Solar - Terrestrial Data

Wednesday, August 27, 2008

Lazy sun?


As a radio amateur I've been following the sunspots cycles nearly my whole life. And I very soon found that there is a kind of correlation with sunspot activity and the weather on earth. Sunspots are the source of massive eruptions on the surface of the sun and those electrically charged particles bombardes the earth, causes Aurora at both poles, stirs up the upper part of the ionosphere and thermosphere, distorts the magnetic field of the earth and thus influencing the dynamics in the atmosphere and oceans.
This is not in any way increasing (or decreasing) the mean temperature of the globe but it influences the distribution of warm and cold masses of air, especially in the area between the tropics and the poles where the sun never hits zenith.

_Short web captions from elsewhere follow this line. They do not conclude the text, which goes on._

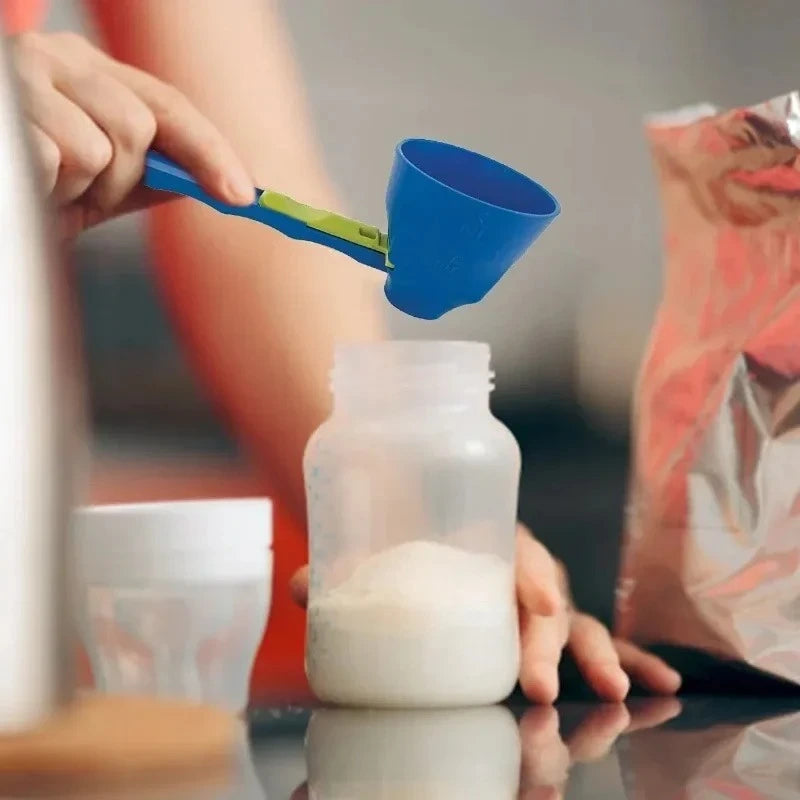 Person using a blue powder scoop to add white powder from a small container into a larger bottle.
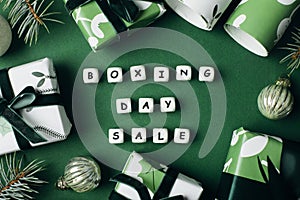 Boxing day sale text on green background. Wrapped gift boxes and fir tree branches. Top view, flat lay. Christmas sale concept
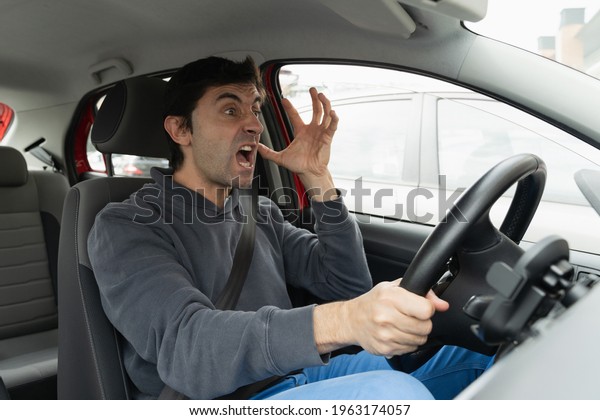 Angry driver stuck in traffic jam gesticulates\
with hand and screaming. Crazy man yelling from car desperately.\
Stress, traffic rush hour\
concepts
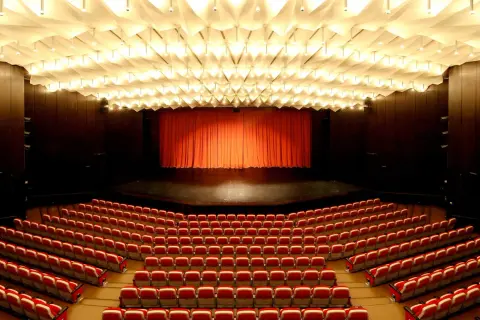 Leere rote Sitze im **Theater und Konzerthaus Solingen** warten auf Besucher. Die Bühne ist mit einem roten Vorhang verdeckt.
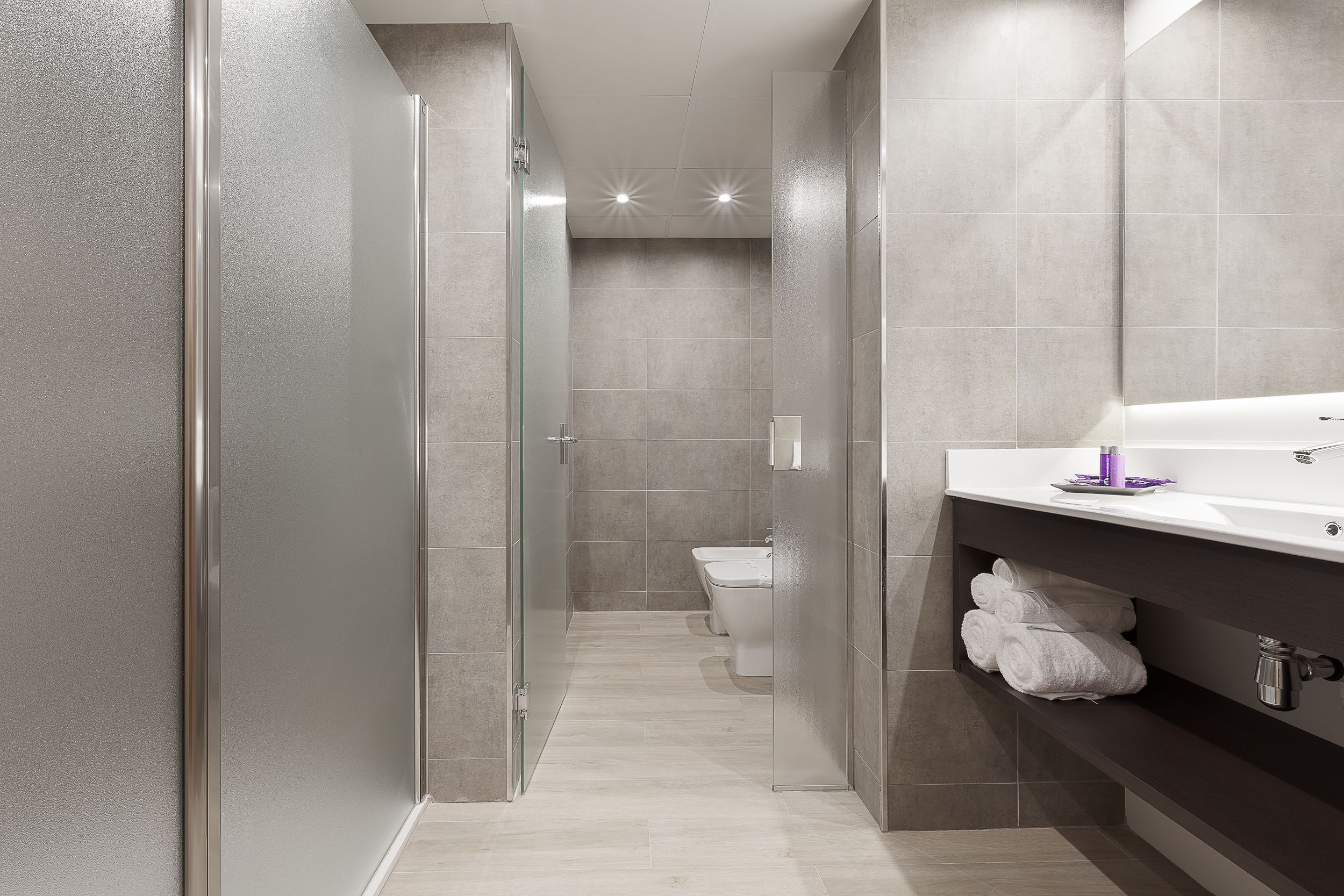Een moderne badkamer met een douchecabine van glas, een toilet en een wastafel met spiegel en handdoekhouder.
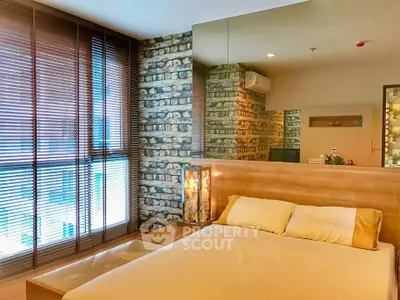 Modern bedroom with stylish brick accent wall and large window with blinds.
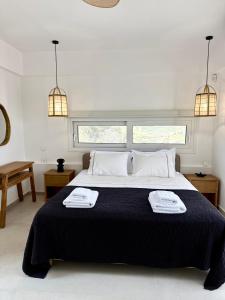 a bedroom with a large bed with two towels on it at PETRA Luxury Villas in Áyioi Apóstoloi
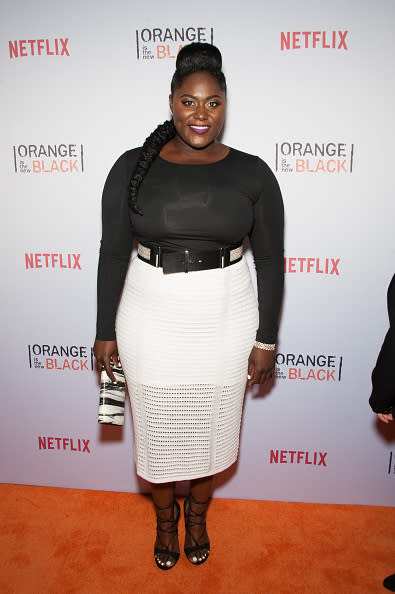 Brooks carried the black and white theme through her entire look—from her clutch, to her shoes to her nail polish—with just a single pop of color: purple lipstick!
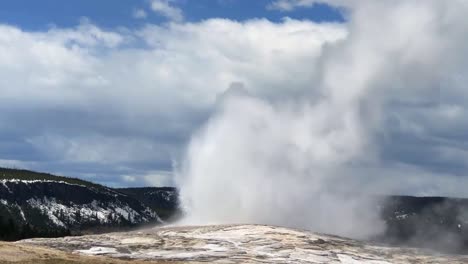 yellowstone national park old faithful geyser eruption on partially cloudy day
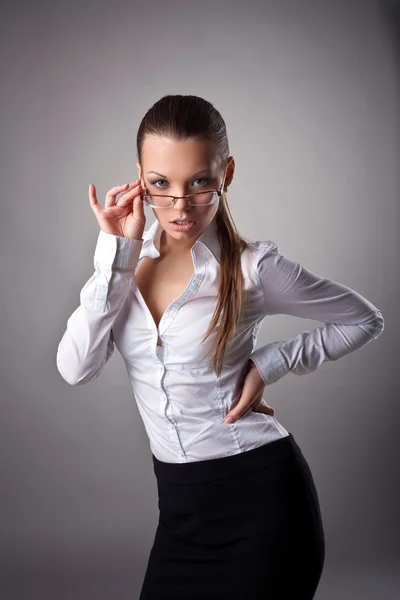 Sexy business woman take glasses off — Stock Photo, Image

There is a slight delay of one year or so because of the thermal capacity of the atmosphere, oceans and earth's crust down to some few meters but usually when the sunspot activity is high, we have warm summers and relatively mild winters but with great dynamics especially at winters, weather changing from very cold to snowstorms and mild weather within some few days and from prolonged periodes with sunny and warm weather changing into thunderstorms and rain in the summer here up in the northern Europe.
When the sunspot activity is low, we have cold and rainy summers with a constant travel of low pressure from the North Atlantic, only some few warm days and sunshine, it is more like spring transmogrifying into a prolonged autumn followed by a long and cold winter culminating in very low temperatures some two or three weeks in the end of January, beginning of February.

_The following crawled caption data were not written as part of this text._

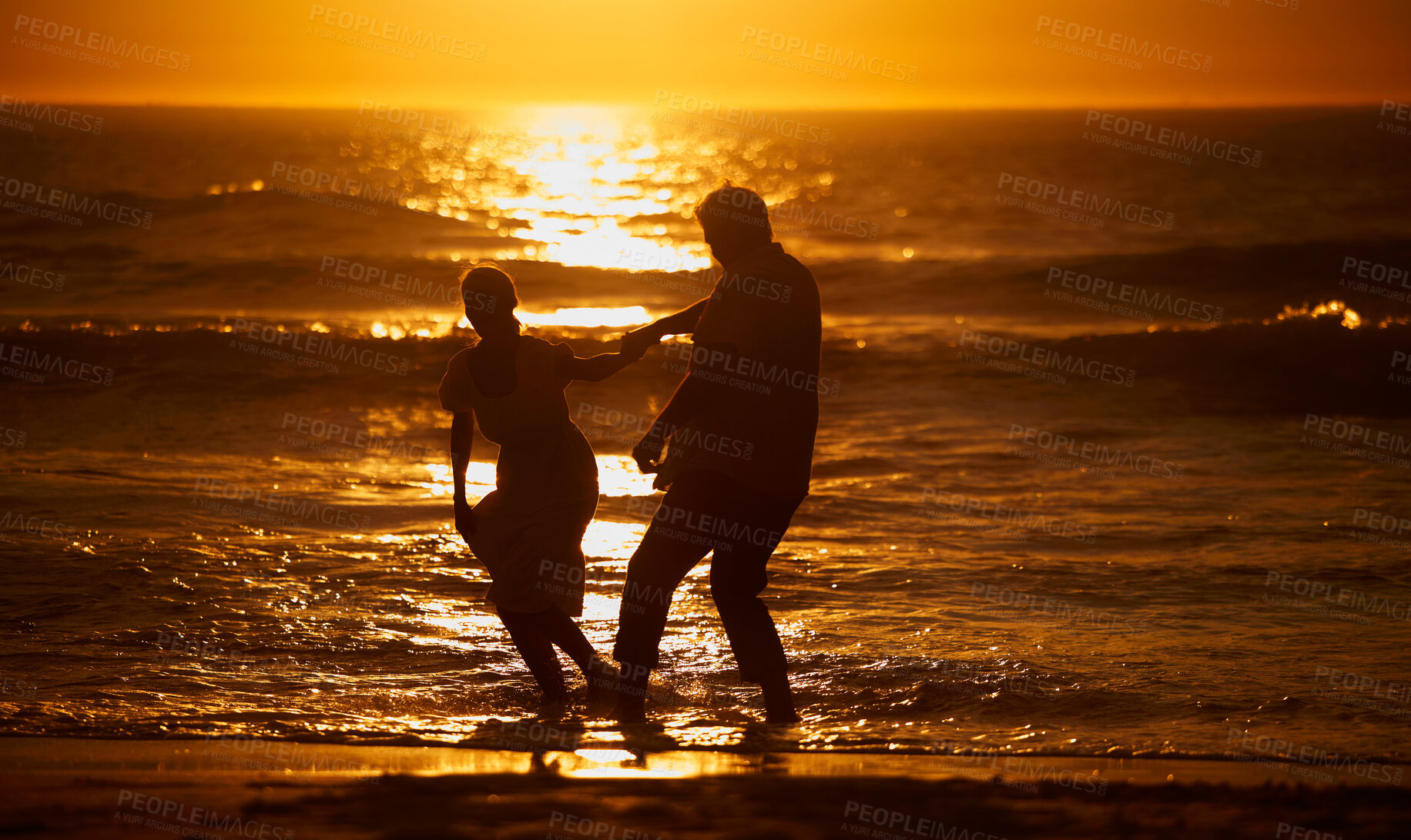 Buy stock photo Love, beach and silhouette of playful couple at sunset for bonding holiday, fun and tropical travel. Nature, man and woman on romantic ocean date together with waves, orange sky and outdoor vacation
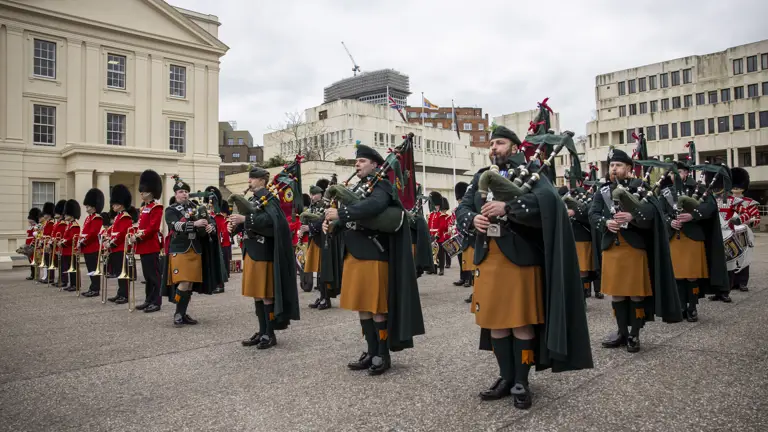 Pipers in green and orange ceremonial attire are pictured next to other soldiers in red tunics and bearskin hats.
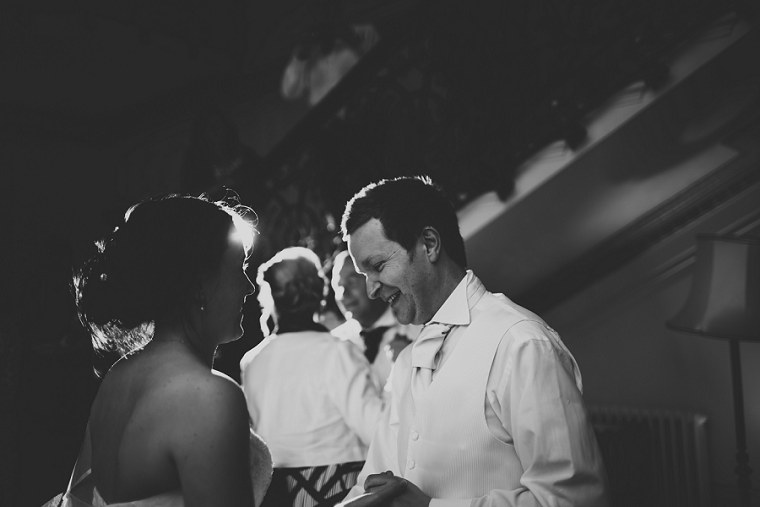 Bride and groom laughing during their first dance at Mount Ephraim Weddings in Kent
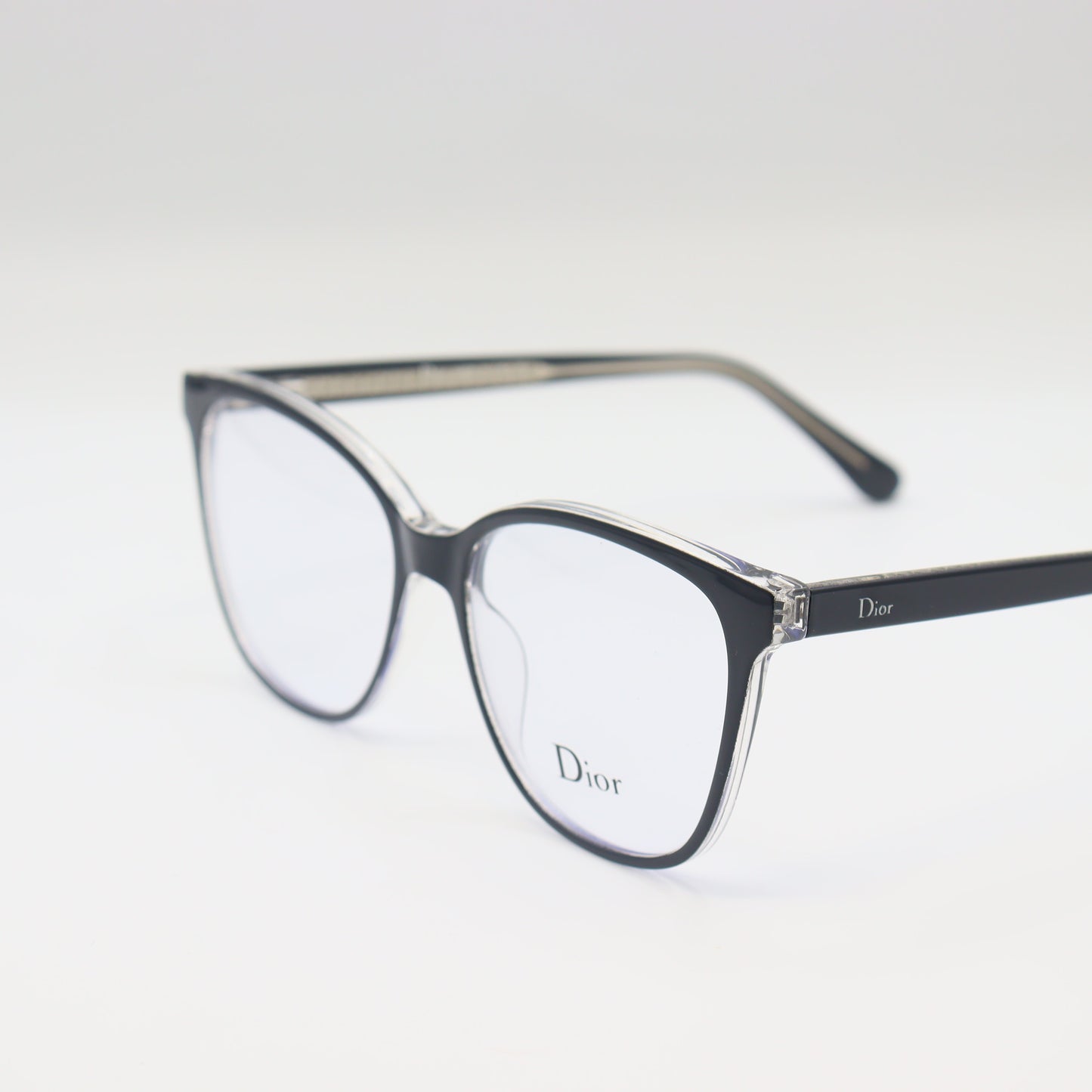 Dior black cat-eye eyeglasses with silver trim, luxury spectacles by CHASHMAY KHAS®, stylish and elegant eyewear.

The last sunspot cycle ended last year and now there has been virtually no real sunspot activity for the last few months as stated in the article linked to in the header of this blog.

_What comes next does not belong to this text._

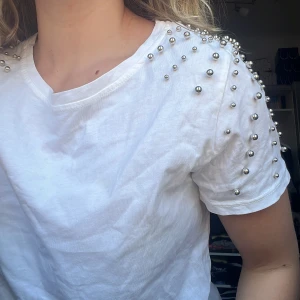 Vit T-shirt med pärlor  - En Vit T-shirt med stora silvriga pärlor på axlarna som går både framåt och bakåt på axlarna, aldrig använd. Står ej storlek men skulle gissa att den är i M
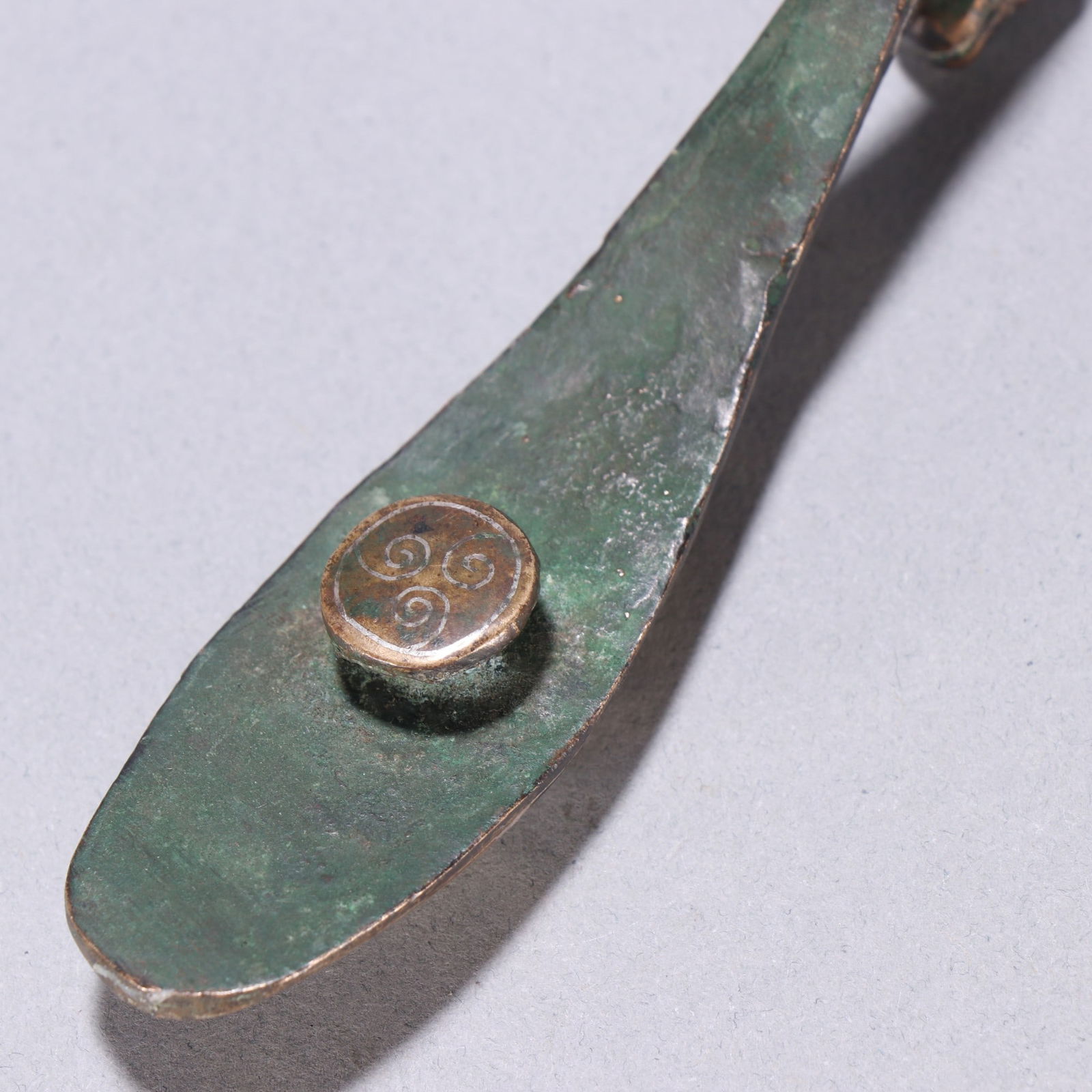 A fine copper wrong gold and silver strap hook - 9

The sunspot activity is fluctuating in cycles of 10 to 12 years with a mean value of 11 years. On top of this we have a "minimum of minimum" cycle of 21 - 22 years and we are now in the midst of such a superminimum.
I can still remember the summer of 1965 and winter of 1966 as the worst and coldest in my youth and the summer of 1986, the winter of 1987 and summer of 1987 as very cold here. The denominator of these events was a similar lack of sunspot activity the very same or preceeding year.
So I cannot be very wrong if I predict a winter colder than normal and a shitty summer to follow....
This summer might be remembered as warm and dry compared to what is ahead of us here up north...
I hope I'm wrong and I hope that the sun will wake up into the next sunspot cycle very soon now.